#### [To do]
Please count the lines in the entries below that contain the string "camera". Reply with the number only.

═════ Dataset records

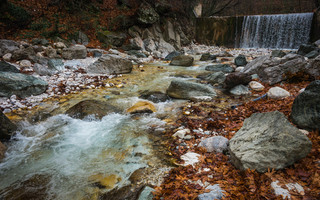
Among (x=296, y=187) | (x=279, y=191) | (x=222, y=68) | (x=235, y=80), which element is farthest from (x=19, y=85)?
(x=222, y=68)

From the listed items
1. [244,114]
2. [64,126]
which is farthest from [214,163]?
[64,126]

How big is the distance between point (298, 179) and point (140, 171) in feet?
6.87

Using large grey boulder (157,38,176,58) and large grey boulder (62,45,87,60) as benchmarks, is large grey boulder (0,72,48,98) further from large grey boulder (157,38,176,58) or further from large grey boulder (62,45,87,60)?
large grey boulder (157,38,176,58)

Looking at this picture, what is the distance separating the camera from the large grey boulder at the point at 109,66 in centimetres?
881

══════════
═════ Dataset records

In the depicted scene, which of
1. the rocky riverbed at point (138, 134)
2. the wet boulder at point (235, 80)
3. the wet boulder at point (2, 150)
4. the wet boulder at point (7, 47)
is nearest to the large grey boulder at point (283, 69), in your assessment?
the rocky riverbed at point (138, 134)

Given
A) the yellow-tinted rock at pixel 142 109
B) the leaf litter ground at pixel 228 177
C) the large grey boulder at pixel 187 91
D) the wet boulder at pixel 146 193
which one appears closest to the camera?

══════════

#### [Written solution]
2